We had a dinner at a restaurant which is just below the hotel and the food was superb. 

So we had next full day to explore, so after dinner we went to sleep to ensure we enjoy the next day.
First in the morning we wanted to visit the The Haft Gumbaz Tomb.

Haft Gumbaz Tomb:
Haft Gumbaz also known as Saat (Seven) Gumbaz because it has seven tombs of the rulers and military commanders of the Bahmani Kingdom (14th – 15th Century AD). It is situated on the eastern end of the Gulbarga town.

This structure was the part of the tripartite of Bijapur, Gulbarga and Bidar.

There is a small gate through which one can go in the complex. 
There was a helper/guide in the venue and he guided us with the entire tour of this monument.  The guide took us one by one to the tombs of the sultans. The whole premise was grotesquely secluded and the wind was gusting forth lending great whiffs to our hair every now and then. Nice lawns have been setup inside which adds the beauty to the tombs. All of the tombs are lined from entrance. As I glanced through a couple of them, I did not notice any inner decorations but the outer structure of a couple are good.

It was so high at times that the massive wooden doors were automatically opening and closing and the signboards containing the names of the successive sultans whose bodies were interred were shaking miserably.

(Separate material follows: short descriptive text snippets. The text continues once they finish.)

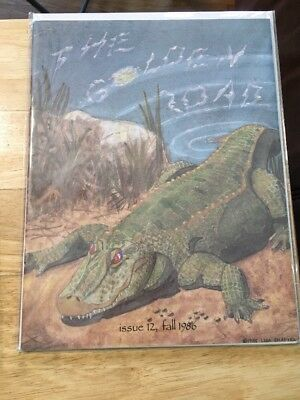 Grateful Dead The Golden Road Magazine Issue 12 Fall 1986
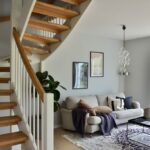 Home Remodeling Tweaks To Transform Your Home Into A Stunning Abode
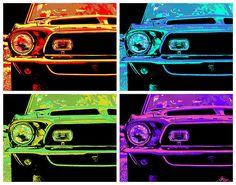 1969 Ford Mustang Shelby GT500 KR POP - by Gordon Dean II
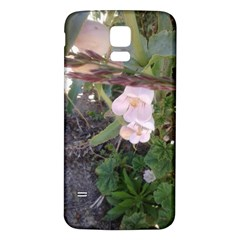Wildflowers On The Boise River Samsung Galaxy S5 Back Case (White)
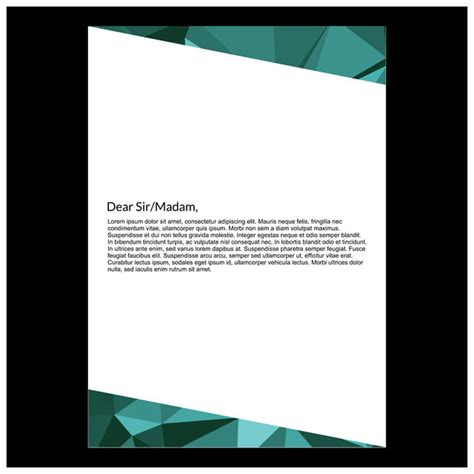 elegant shades green polygonic letterhead design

You could spend an entire day just sitting under the shade of the walls that seem to touch the sky, or walk around exploring the many mini-palaces inside. 

Buddha Vihar:

This venue is bit far from the city but if you have a car it is easy to visit. 
Its Located around six kilometres away from Gulbarga, adjacent to the Gulbarga University campus, the Buddha Vihar complex has been constructed in conformity with traditional Buddhist architecture. The imposing domed structure on elevated ground reminds one of the Taj Mahal.
But there are basic differences between the two. While the Taj is a white marble wonder, the Vihar’s dome is an RCC structure covered with Italian white marble chips. The Vihar blends the best of the architectural features of Buddhist centres of Sanchi, Saranath, Ajanta and Nagpur
Photography is NOT allowed in the venue and there is nothing much to do around apart from just visiting the place. 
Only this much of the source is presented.